Achieving good health needed a look at the grassroots' problems, which emanated from homes and understanding that the home environment affected the health of the people, she said.
Speaking at the Eighth Annual Public Lectures of the Ghana Medical Association (GMA) in Accra she noted that certain pollutants in homes often exceeded those found outside.
It was on the theme: "Home Environment and Health."
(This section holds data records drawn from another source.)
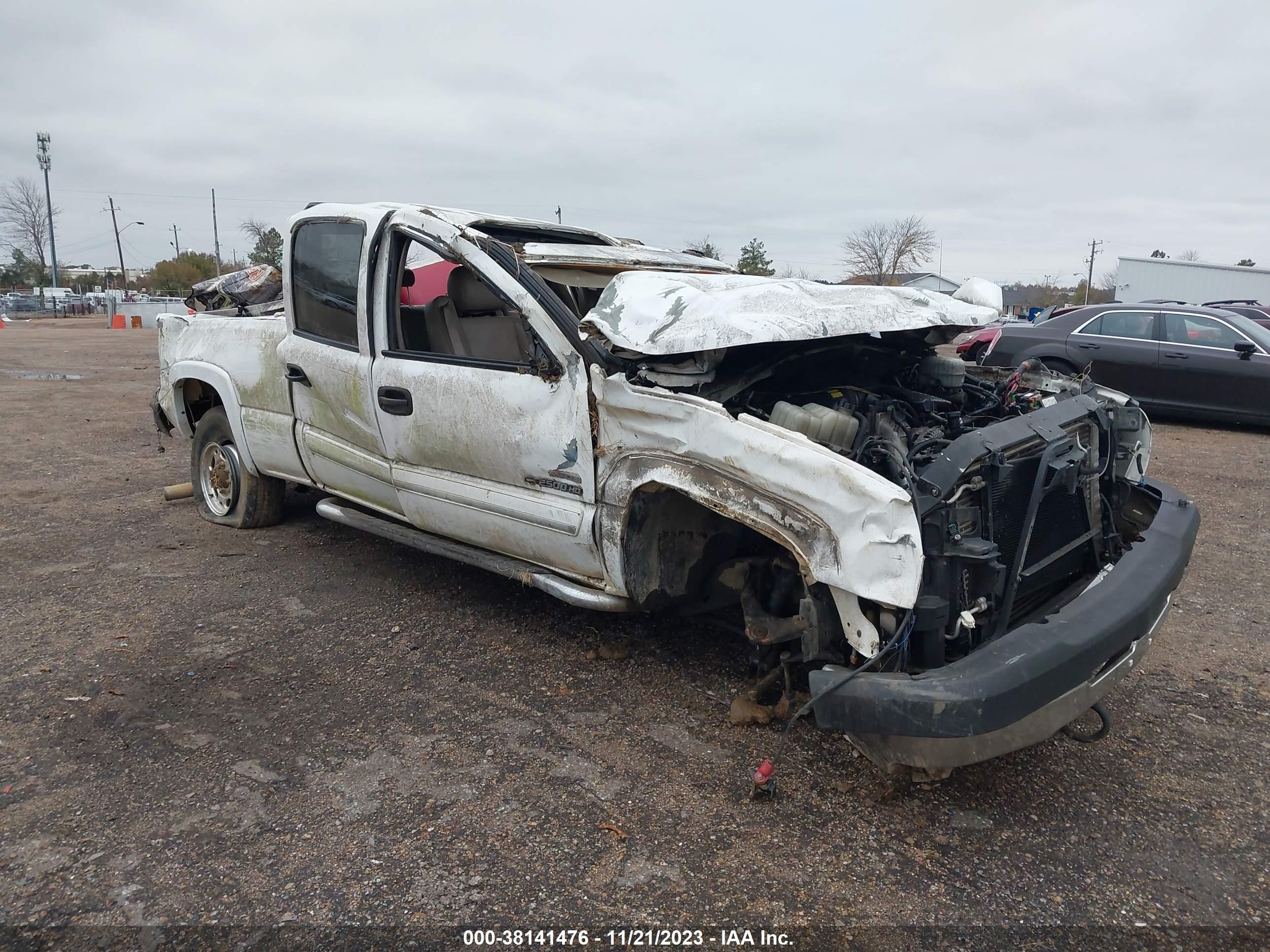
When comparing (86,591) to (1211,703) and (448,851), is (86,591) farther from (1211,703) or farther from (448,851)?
(1211,703)

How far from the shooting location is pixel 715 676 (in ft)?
11.8

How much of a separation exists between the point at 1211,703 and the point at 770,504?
2101mm

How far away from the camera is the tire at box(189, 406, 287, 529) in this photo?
540 cm

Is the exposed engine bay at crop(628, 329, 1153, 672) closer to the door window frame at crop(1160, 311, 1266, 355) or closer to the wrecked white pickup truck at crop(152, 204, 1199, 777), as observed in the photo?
the wrecked white pickup truck at crop(152, 204, 1199, 777)

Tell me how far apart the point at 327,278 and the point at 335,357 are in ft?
1.35

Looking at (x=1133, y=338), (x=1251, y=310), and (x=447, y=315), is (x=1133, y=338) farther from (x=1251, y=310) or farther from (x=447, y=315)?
(x=1251, y=310)

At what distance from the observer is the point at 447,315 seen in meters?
4.23

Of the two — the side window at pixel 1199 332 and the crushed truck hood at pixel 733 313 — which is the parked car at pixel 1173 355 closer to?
the side window at pixel 1199 332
Ms Aryee said Ghanaians had turned a blind eye to all that went into keeping homes neater and safer adding that people living in densely populated areas were exposed to noise levels exceeding 55 decibels (dB).
Residents in such areas therefore did not benefit from a sleeping environment that complied with WHO guidelines of not more than 30dB over eight hours, she said.
She added: "We complain but we do little to remedy the situation".
She mentioned some of the health risks associated with high noise levels as pain and hearing fatigue, hearing impairment including annoyance and interference with speech communication.
Ms Aryee said an estimated 80 per cent of the population in Accra lived in high density and unplanned settlements where waste water from domestic activities was unregulated hence the haphazard discharge of water in the yard, streets and open drains. Only a few households practice disposal of waste water in septic tanks.
Indiscriminate disposal of waste water did not only pose a health threat to residents but was also a major environment threat to water resources since almost every water source in the country had become a receptor of waste water often containing human excreta.